The concept is not only helpful, it is essential to the Relational model (albeit way too many times ignored). Tables (more formally, relation schemas) are far from “generic containers” holding a bunch of “records”. They carry meaning: a precise semantics decided by the database designer. A relation schema corresponds to a predicate, which you must define and document; and each tuple corresponds to a fact, whose meaning is given by the predicate associated to the relation schema. I have seen many databases whose data nobody could understand or had different opinions about (!), such as event tables whose timestamps were meaningless because three different applications had three different notions of what an "event" was. That happens precisely because a database is treated as a closet (the engineering term for that being “persistence layer”). Again, treat your database schema as a *language* instead, and design a proper one for your application domain. Then, your queries will be simple, easy to understand, and well performing.

>In that respect, I don't need four tables to hold the data across all portfolios.

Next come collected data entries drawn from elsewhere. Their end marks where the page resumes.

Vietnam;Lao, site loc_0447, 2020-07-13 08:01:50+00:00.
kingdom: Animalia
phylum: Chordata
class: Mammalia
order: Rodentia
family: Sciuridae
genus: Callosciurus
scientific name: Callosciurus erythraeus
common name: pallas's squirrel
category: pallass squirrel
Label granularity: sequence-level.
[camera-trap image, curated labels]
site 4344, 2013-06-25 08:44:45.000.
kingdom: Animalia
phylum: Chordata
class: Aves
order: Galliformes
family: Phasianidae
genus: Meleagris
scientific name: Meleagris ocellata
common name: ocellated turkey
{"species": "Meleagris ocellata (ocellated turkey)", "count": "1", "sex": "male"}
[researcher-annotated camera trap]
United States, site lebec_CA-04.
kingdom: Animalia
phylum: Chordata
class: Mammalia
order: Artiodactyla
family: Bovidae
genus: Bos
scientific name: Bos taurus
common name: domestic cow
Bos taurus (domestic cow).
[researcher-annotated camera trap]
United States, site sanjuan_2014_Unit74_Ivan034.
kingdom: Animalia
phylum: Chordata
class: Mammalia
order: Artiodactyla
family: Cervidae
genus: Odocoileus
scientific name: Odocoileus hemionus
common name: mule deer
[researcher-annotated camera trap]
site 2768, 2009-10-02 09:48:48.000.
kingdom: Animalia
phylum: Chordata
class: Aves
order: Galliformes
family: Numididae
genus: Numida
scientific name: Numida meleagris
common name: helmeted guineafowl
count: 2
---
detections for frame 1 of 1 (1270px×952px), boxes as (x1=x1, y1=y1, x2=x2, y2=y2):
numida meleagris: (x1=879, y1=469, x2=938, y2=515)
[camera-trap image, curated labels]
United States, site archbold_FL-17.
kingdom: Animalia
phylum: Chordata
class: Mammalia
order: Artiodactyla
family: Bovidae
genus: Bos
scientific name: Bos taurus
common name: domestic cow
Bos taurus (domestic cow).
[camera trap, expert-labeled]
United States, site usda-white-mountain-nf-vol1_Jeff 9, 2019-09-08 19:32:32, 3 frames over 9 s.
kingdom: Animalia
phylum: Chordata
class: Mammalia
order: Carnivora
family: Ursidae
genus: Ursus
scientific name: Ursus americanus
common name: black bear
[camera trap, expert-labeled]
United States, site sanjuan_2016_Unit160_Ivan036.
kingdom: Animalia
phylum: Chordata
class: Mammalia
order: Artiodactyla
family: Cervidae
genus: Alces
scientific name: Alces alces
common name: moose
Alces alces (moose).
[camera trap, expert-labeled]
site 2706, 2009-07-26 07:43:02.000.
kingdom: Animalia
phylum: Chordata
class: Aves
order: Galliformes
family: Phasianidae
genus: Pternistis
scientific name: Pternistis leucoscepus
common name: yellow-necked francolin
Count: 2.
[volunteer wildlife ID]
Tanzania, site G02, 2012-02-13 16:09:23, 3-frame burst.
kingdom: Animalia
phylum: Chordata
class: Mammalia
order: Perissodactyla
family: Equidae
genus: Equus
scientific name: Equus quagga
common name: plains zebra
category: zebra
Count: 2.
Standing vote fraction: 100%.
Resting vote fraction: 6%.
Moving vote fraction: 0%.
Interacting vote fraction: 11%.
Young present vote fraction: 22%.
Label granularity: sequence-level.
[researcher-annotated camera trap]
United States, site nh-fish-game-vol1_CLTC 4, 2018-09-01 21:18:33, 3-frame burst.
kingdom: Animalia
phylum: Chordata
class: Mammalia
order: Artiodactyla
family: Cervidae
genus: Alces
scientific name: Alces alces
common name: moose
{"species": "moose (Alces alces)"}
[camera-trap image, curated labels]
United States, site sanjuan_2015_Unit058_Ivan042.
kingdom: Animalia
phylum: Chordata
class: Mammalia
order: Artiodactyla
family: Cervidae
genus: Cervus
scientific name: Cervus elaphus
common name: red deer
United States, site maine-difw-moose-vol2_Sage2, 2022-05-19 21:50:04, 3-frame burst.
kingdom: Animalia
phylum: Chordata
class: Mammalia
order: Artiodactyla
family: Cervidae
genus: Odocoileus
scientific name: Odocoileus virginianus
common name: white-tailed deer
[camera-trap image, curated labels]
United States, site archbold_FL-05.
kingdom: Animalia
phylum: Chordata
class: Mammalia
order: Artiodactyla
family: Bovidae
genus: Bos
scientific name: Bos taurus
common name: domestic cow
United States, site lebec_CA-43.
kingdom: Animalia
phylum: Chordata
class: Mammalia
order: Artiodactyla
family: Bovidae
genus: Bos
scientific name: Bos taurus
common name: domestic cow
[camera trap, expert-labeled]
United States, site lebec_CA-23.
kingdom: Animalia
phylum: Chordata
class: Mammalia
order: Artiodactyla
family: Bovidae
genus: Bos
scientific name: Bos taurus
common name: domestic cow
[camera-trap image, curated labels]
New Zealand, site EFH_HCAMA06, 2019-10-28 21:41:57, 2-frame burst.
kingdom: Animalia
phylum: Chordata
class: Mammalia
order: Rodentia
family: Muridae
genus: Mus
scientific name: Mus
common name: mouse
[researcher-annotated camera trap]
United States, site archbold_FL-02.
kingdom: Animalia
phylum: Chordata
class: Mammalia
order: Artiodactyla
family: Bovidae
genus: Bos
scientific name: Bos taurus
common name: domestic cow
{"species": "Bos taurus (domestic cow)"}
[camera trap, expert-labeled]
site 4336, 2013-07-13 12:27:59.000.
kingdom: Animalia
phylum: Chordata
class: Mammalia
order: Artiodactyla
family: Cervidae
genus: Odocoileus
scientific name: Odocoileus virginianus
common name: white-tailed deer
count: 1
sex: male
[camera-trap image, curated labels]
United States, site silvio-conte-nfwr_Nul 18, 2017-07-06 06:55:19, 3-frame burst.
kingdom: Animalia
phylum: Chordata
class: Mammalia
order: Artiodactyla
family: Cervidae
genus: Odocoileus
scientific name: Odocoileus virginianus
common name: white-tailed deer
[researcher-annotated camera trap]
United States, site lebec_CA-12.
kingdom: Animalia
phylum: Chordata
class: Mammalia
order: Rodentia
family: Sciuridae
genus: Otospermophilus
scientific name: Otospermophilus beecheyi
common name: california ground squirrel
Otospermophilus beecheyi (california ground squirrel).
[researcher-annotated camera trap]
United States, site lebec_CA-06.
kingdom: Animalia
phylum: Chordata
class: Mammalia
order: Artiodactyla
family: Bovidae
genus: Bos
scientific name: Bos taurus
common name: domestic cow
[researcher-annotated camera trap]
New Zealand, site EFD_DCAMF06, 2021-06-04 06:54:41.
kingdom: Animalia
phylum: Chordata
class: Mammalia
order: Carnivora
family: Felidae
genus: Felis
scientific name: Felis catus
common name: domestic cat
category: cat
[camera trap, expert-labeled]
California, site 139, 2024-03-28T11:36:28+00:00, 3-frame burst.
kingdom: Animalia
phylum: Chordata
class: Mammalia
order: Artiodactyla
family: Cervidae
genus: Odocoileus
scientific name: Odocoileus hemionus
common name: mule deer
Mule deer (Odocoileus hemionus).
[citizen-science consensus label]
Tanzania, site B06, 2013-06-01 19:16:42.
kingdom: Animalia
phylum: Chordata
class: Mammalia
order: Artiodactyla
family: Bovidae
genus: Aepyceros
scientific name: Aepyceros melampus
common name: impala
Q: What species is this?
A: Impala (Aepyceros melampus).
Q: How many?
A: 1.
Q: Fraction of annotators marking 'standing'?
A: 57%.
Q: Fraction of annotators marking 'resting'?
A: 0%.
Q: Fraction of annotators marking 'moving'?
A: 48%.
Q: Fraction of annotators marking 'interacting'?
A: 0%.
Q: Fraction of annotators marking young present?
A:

Well, that depends. You may need less, you may need more. From what I may infer about your application (you haven't provided many details), your database schema might be considerably more complex that one or two or four tables.

>If the JSON strings were parsed into separate columns, then there would be different facts and relationships,

No. Again, you are thinking in physical terms (the JSON data format). Think in logical  terms: what is a portfolio? How do you identify a portfolio and how do you distinguish it from another portfolio? How do you describe it (what are the relevant attributes)? Etc. The database descends from this kind of considerations, not from the byte format of your data source.

>but, in this simple case, it just makes more work for the application to stringify in Javascript to parse in C in order to write to SQLite database (and almost never use the data in C) and then retrieve and stringify it in C to send back to JavaScript to parse again.

You may certainly store some data as JSON blobs (SQLite has some support for JSON after all), but consider such a choice carefully. Is the content of such blobs something you won't ever need to query in more or less complex ways? You may corner yourself into a situation where you have to write ad hoc code (in the worst case, at the application level) to extract information from JSON fields, when a simple SQL query would have done the job, had the data been properly organized.